What you have to do:
Change "distance" to "separation" in the lines of data starting with the line containing "Is (x=890, y=638)" and going on through the line containing "A: twig box=[348, 264, 537, 324]", and give back only those lines with everything else left as it is.

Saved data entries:
————
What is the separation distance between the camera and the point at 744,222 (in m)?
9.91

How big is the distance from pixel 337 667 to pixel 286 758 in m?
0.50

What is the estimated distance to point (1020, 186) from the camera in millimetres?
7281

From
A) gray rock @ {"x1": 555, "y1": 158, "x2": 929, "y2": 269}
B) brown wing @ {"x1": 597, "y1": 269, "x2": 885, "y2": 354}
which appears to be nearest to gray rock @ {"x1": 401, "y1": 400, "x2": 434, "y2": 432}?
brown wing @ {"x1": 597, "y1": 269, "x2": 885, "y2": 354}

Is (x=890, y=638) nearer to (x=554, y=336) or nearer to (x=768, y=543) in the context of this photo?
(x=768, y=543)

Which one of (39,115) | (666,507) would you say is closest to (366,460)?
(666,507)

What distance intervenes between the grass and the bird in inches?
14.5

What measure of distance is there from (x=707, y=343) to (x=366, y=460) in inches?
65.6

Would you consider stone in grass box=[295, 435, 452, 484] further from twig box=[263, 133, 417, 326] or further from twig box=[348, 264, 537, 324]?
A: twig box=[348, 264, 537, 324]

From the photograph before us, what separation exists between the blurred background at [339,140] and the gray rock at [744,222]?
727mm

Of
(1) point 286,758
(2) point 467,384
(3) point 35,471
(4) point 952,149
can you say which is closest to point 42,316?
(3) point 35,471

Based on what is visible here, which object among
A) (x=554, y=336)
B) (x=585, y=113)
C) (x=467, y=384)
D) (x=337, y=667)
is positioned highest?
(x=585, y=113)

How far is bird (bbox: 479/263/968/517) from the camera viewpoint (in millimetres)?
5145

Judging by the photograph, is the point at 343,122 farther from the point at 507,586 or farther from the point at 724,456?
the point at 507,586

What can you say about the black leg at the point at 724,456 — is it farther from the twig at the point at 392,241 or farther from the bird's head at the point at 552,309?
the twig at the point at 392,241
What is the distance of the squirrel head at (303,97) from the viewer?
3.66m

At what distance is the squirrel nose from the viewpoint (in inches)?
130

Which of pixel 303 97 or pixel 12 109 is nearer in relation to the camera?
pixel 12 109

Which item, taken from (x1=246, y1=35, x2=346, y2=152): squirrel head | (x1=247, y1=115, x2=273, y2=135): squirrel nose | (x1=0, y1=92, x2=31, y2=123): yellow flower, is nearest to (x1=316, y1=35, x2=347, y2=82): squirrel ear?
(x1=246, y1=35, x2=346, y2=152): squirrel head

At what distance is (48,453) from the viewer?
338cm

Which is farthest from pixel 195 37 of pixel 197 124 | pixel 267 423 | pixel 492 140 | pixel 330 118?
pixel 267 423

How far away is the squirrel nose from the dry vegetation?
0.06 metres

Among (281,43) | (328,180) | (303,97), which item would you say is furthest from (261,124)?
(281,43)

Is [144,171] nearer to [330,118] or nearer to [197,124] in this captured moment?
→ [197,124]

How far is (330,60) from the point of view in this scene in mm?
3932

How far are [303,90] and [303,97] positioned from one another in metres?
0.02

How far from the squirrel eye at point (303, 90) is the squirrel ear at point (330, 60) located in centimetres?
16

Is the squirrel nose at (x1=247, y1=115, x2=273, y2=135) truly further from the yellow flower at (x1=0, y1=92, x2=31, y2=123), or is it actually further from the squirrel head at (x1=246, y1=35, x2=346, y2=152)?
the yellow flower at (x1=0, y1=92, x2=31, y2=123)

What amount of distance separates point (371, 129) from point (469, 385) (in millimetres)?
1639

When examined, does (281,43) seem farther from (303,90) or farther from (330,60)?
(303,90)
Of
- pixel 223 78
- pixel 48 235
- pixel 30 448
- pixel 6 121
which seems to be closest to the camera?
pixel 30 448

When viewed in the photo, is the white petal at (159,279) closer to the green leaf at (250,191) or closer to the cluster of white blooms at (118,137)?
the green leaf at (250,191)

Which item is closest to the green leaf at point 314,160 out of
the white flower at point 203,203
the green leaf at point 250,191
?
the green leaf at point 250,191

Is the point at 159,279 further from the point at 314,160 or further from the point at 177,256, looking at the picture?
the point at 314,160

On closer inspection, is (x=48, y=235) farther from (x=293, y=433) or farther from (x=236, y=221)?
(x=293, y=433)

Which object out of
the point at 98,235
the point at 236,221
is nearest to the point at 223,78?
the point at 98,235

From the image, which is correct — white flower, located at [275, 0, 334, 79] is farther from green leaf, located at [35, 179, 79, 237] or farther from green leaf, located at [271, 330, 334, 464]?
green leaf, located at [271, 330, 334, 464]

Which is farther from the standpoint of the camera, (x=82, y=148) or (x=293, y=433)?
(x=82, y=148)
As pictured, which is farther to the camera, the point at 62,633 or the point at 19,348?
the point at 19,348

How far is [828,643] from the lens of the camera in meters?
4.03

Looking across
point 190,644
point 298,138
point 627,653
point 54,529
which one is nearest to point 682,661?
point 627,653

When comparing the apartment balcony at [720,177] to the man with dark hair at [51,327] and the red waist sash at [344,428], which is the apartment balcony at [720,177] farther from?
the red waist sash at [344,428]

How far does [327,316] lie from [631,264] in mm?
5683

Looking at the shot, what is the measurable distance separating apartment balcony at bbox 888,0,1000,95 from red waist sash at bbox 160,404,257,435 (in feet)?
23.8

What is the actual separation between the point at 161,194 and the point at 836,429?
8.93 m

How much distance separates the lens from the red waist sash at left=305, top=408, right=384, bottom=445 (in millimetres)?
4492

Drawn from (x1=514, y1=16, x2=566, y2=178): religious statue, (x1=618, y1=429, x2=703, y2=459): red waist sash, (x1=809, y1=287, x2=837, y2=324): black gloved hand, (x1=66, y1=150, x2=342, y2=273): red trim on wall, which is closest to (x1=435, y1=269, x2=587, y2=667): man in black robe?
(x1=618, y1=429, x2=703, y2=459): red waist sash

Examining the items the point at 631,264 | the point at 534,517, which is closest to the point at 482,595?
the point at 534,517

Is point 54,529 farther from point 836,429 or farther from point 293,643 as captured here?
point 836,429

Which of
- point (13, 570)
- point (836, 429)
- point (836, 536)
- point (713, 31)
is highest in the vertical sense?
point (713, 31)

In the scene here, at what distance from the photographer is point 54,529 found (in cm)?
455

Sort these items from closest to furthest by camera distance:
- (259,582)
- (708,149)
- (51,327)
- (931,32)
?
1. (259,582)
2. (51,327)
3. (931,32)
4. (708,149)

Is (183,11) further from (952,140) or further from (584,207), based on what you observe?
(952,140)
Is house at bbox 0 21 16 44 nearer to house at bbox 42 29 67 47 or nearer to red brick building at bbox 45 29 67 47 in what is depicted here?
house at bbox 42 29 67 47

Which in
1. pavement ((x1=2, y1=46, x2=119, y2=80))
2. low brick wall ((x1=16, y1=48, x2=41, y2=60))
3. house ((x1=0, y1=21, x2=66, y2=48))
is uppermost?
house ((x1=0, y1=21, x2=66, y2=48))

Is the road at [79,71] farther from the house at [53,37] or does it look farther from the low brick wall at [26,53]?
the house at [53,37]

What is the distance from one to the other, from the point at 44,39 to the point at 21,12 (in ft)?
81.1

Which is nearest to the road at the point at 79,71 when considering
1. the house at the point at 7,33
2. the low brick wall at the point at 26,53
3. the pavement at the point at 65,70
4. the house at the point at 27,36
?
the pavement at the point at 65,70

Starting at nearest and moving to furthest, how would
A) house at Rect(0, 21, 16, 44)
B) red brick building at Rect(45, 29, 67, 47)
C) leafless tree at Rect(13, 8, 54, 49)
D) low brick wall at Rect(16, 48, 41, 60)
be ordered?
————
Result:
Is (x=890, y=638) nearer to (x=554, y=336) or nearer to (x=768, y=543) in the context of this photo?
(x=768, y=543)

Which one of (39,115) | (666,507) would you say is closest to (366,460)?
(666,507)

What separation intervenes between the grass and the bird in inches?
14.5

What measure of separation is there from (x=707, y=343) to (x=366, y=460) in inches?
65.6

Would you consider stone in grass box=[295, 435, 452, 484] further from twig box=[263, 133, 417, 326] or further from twig box=[348, 264, 537, 324]?
A: twig box=[348, 264, 537, 324]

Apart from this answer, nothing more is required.